■ 本文:
______________________________

ところで、橋川と村上とは、しばしば対蹠的な人物として比較される。たとえば竹内洋氏は、村上一郎『岩波茂雄と出版文化―近代日本の教養主義』(講談社学術文庫2013)の「学術文庫版イントロ 村上一郎と『岩波茂雄』」で、
わたしは、そのころ(1960年代初頭―引用者)傾倒していた橋川文三(政治思想史家、一九二二~八三)から社会科学的なものを引き算したのが村上一郎で、村上はそのぶん情念の炎の温度が格段に高いが、逆に橋川文三の文体と論理は冷たく燃えているなどと思ったものである。そんなわけで当時のわたしは必ずしも村上の著作の熱心な読者とはいいがたかった。(p.8)
と述懐しているし、渡辺京二氏は、村上一郎『幕末―非命の維新者』(中公文庫2017)の「解説 草莽の哀れ」で、
しかし村上さんは、のちには三島割腹事件にただならぬ共感を示したお方であり、この文庫本に収録されている対談を読んでもわかるのように(ママ)、国学的ナショナリズムの権化とでも言うべき保田與重郎と、最後までコミットした人であった。橋川文三さんは戦時中は熱烈な保田信者であった人だが、戦後は『日本浪曼派批判序説』を著わして、己れの内なる政治的ロマン主義を克服した。彼は村上の著作集の解説の中でも、村上の保田への傾倒にふれ、「要するに私は日本ロマン派=保田與重郎とは、どういったらいいか、ともかく切れていたいのである」と書いている。
私はそういう村上さんの右翼に通じかねない国学的ナショナリストの姿勢、おなじく武断に通じかねない東国ますらお振りを一貫して敬遠していて、これまでその系統の著書も読んで来ていない。この『幕末』も依頼を受けたときまだ読んでいなかった。ためらいはそういう事情から生じた。この人の熱い、あるいは熱すぎる心にシンクロできる自信がなかったのである。(p.292)
と述べている*10。

______________________________

■ 提供データ:
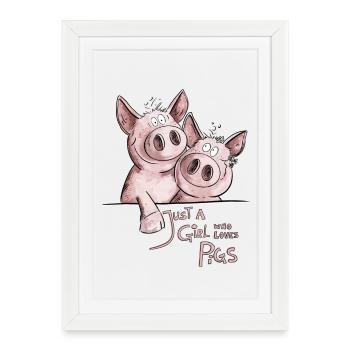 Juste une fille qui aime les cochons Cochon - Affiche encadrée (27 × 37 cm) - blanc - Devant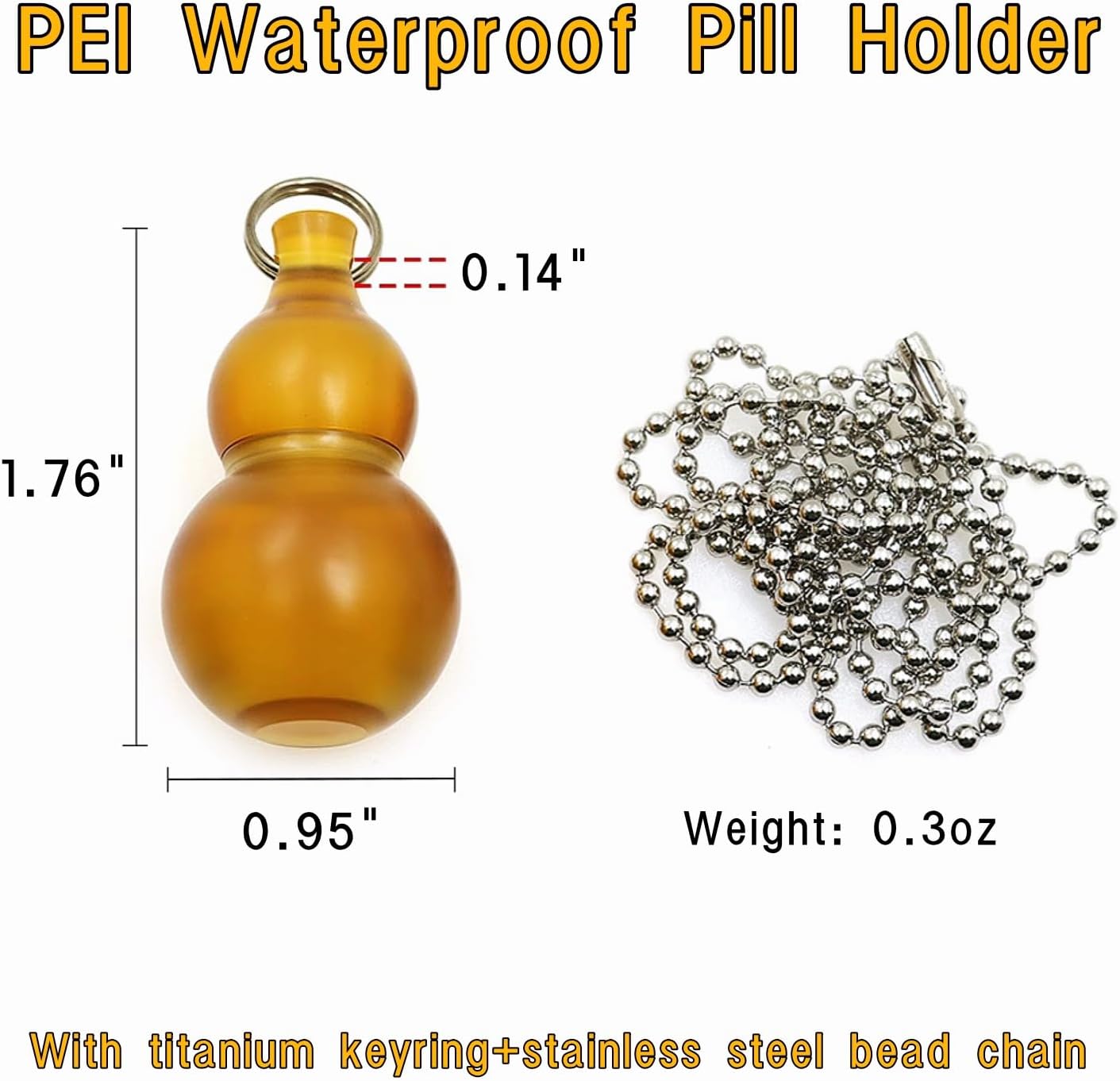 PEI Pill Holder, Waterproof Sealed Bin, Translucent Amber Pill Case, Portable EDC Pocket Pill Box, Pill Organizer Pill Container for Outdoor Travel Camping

______________________________

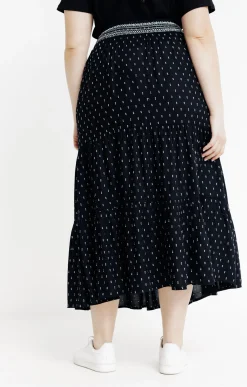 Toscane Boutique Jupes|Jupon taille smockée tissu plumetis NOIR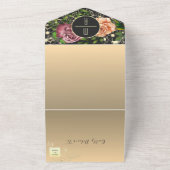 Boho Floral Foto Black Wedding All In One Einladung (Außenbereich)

______________________________

■ やること 1: 橋川文三と村上一郎についての本文から、「と述懐しているし、渡辺京二氏」という言葉のあるところで始めて「ったのである。(p.292)」で終わるまでの部分を、一字も変えずに書き出してください。
■ やること 2: 橋川文三と村上一郎を比べた本文の続きを引き継いで、最後の文のすぐあとから書いてください。

■ こたえ 1:
と述懐しているし、渡辺京二氏は、村上一郎『幕末―非命の維新者』(中公文庫2017)の「解説 草莽の哀れ」で、
しかし村上さんは、のちには三島割腹事件にただならぬ共感を示したお方であり、この文庫本に収録されている対談を読んでもわかるのように(ママ)、国学的ナショナリズムの権化とでも言うべき保田與重郎と、最後までコミットした人であった。橋川文三さんは戦時中は熱烈な保田信者であった人だが、戦後は『日本浪曼派批判序説』を著わして、己れの内なる政治的ロマン主義を克服した。彼は村上の著作集の解説の中でも、村上の保田への傾倒にふれ、「要するに私は日本ロマン派=保田與重郎とは、どういったらいいか、ともかく切れていたいのである」と書いている。
私はそういう村上さんの右翼に通じかねない国学的ナショナリストの姿勢、おなじく武断に通じかねない東国ますらお振りを一貫して敬遠していて、これまでその系統の著書も読んで来ていない。この『幕末』も依頼を受けたときまだ読んでいなかった。ためらいはそういう事情から生じた。この人の熱い、あるいは熱すぎる心にシンクロできる自信がなかったのである。(p.292)

■ こたえ 2:
*1:それに触発されて、森鷗外「興津弥五右衛門」を読んだのだった。ちなみに鷗外の方は、今年「歿後100年」を迎えた。
*2:竹内・佐藤編著は、まともな学問対象としては見なされてこなかった「蓑田胸喜」について考察している。
*3:単なる依怙地にすぎないが、ネット古書肆ではなく足で見つけたかったのだ。
*4:宮嶋氏には『三島由紀夫と橋川文三』という著作もある。同書が2005年に出ており、2011年に新装復刊されたということは、そこから遡及する形で知った。
*5:この『昭和ナショナリズムの諸相』は、今年五月に名古屋大学出版会の「リ・アーカイヴ叢書」の一冊として復刊されており、新本としての入手も容易になった。
*6:初出:『現代の発見』第二巻、春秋社1959。『橋川文三著作集5』に収む。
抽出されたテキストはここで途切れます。